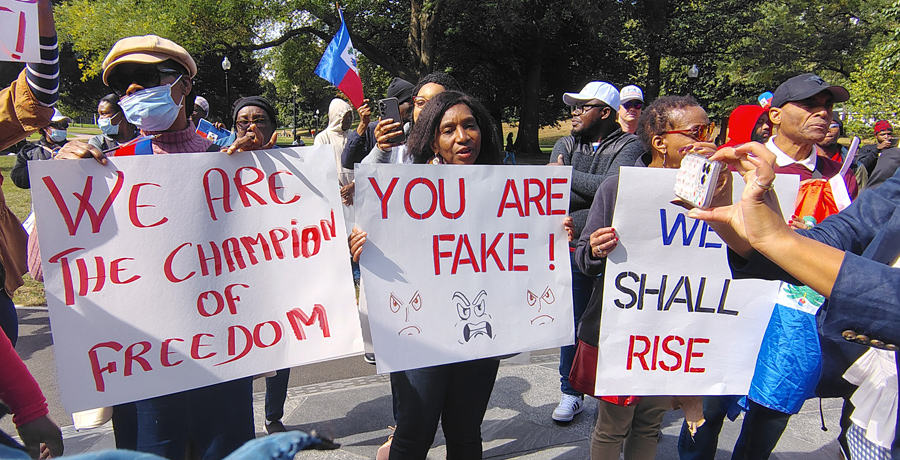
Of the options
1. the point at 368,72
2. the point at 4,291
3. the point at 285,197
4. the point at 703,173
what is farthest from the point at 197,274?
the point at 368,72

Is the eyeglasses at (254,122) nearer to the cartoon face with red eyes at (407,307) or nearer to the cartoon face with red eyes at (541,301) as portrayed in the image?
the cartoon face with red eyes at (407,307)

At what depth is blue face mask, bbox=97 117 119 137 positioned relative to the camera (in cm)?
421

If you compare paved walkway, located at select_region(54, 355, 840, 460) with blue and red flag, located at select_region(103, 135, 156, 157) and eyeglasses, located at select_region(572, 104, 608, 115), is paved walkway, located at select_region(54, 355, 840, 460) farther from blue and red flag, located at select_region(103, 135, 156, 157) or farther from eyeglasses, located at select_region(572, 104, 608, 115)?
eyeglasses, located at select_region(572, 104, 608, 115)

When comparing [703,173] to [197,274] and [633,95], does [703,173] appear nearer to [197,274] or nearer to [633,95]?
[197,274]

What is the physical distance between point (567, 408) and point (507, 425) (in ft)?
1.23

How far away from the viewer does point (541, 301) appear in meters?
2.44

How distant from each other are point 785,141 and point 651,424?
1490 millimetres

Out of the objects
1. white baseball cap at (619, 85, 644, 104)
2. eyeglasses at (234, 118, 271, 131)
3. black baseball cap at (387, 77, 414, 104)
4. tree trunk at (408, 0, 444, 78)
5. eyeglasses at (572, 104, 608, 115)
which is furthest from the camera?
tree trunk at (408, 0, 444, 78)

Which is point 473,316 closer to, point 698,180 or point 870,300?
point 698,180

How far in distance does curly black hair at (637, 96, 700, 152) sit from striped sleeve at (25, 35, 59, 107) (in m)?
2.39

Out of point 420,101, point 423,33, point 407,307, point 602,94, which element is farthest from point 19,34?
point 423,33

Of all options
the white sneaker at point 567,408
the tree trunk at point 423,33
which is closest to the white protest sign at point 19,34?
the white sneaker at point 567,408

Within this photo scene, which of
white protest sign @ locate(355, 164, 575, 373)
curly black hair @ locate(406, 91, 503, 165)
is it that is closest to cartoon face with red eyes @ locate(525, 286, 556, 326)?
white protest sign @ locate(355, 164, 575, 373)

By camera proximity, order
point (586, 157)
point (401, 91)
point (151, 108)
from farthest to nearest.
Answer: point (401, 91) → point (586, 157) → point (151, 108)
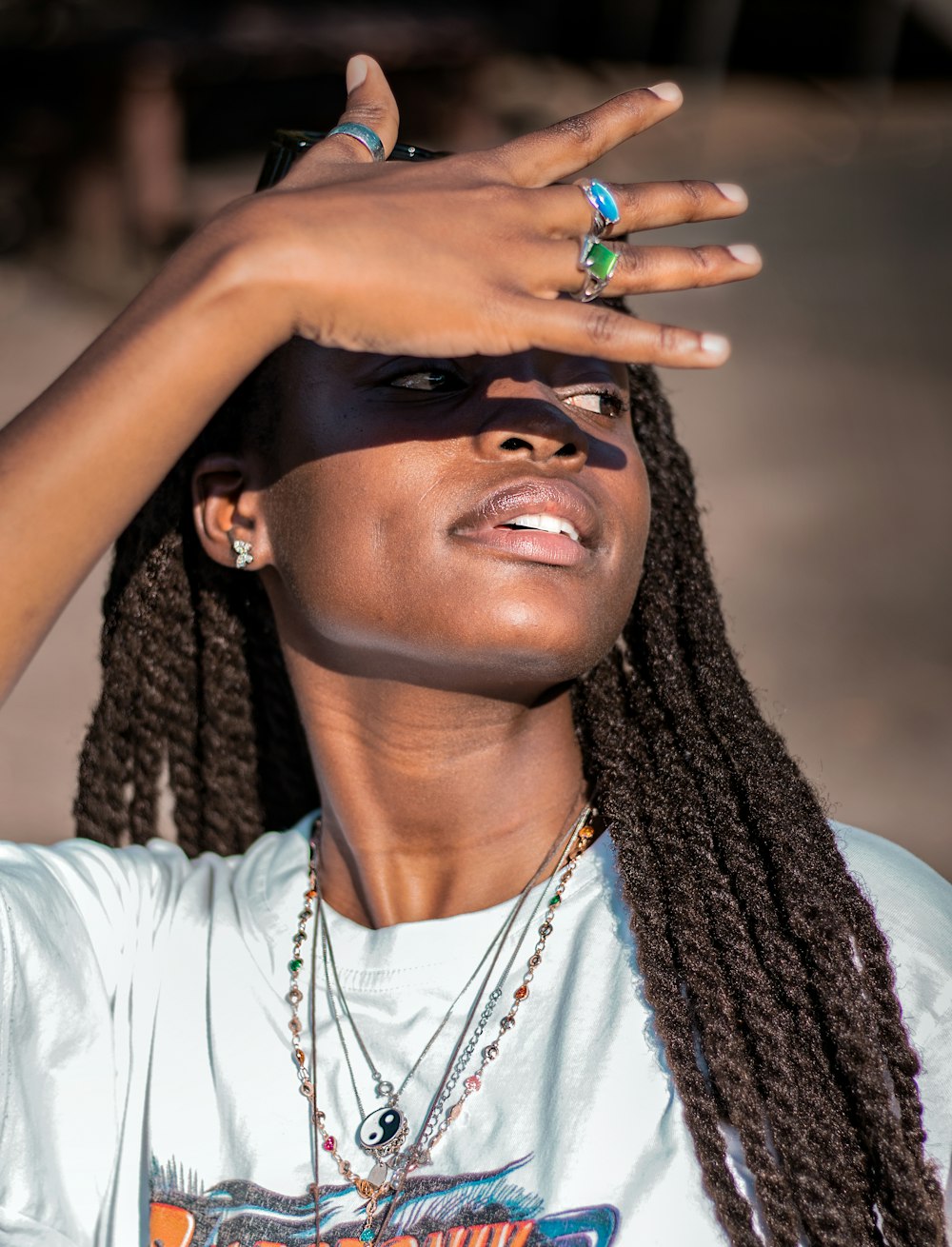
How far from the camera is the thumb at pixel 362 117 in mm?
2084

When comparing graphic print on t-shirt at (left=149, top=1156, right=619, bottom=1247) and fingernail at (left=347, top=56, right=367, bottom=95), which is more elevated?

· · · · ·

THE TASK: Turn the records above into a numbered list with one line per item. Leave out the blank lines and the pictures.

EXERCISE RESULT:
1. Of the options
2. 1. the point at 368,72
3. 2. the point at 4,291
4. 3. the point at 285,197
5. 4. the point at 703,173
6. what is farthest from the point at 197,274?
7. the point at 368,72
8. Is the eyeglasses at (254,122) nearer to the cartoon face with red eyes at (407,307) or nearer to the cartoon face with red eyes at (541,301) as portrayed in the image?
9. the cartoon face with red eyes at (407,307)
10. At what depth is blue face mask, bbox=97 117 119 137 positioned relative to the camera (in cm)?
11. 421
12. If you compare paved walkway, located at select_region(54, 355, 840, 460) with blue and red flag, located at select_region(103, 135, 156, 157) and eyeglasses, located at select_region(572, 104, 608, 115), is paved walkway, located at select_region(54, 355, 840, 460) farther from blue and red flag, located at select_region(103, 135, 156, 157) or farther from eyeglasses, located at select_region(572, 104, 608, 115)?
13. eyeglasses, located at select_region(572, 104, 608, 115)
14. When comparing [703,173] to [197,274] and [633,95], does [703,173] appear nearer to [197,274] or nearer to [633,95]?
15. [197,274]
16. What is the physical distance between point (567, 408) and point (507, 425) (in ft)?
17. 1.23
18. How far away from the viewer does point (541, 301) appear in meters?
19. 2.44
20. How distant from each other are point 785,141 and point 651,424?
21. 1490 millimetres
22. Out of the objects
23. 1. white baseball cap at (619, 85, 644, 104)
24. 2. eyeglasses at (234, 118, 271, 131)
25. 3. black baseball cap at (387, 77, 414, 104)
26. 4. tree trunk at (408, 0, 444, 78)
27. 5. eyeglasses at (572, 104, 608, 115)
28. which is furthest from the camera?
29. tree trunk at (408, 0, 444, 78)
30. Which is point 473,316 closer to, point 698,180 or point 870,300?
31. point 698,180
32. How far in distance does curly black hair at (637, 96, 700, 152) sit from striped sleeve at (25, 35, 59, 107) (in m)?
33. 2.39
34. Out of point 420,101, point 423,33, point 407,307, point 602,94, which element is farthest from point 19,34?
35. point 423,33
36. Of all options
37. the white sneaker at point 567,408
38. the tree trunk at point 423,33
39. which is closest to the white protest sign at point 19,34?
40. the white sneaker at point 567,408
41. Within this photo scene, which of
42. white protest sign @ locate(355, 164, 575, 373)
43. curly black hair @ locate(406, 91, 503, 165)
44. is it that is closest to cartoon face with red eyes @ locate(525, 286, 556, 326)?
45. white protest sign @ locate(355, 164, 575, 373)
46. By camera proximity, order
47. point (586, 157)
48. point (401, 91)
49. point (151, 108)
50. from farthest to nearest.
51. Answer: point (401, 91) → point (586, 157) → point (151, 108)
52. How far from the camera is the thumb at pixel 362 117 in mm?
53. 2084
54. When comparing graphic print on t-shirt at (left=149, top=1156, right=619, bottom=1247) and fingernail at (left=347, top=56, right=367, bottom=95), which is more elevated?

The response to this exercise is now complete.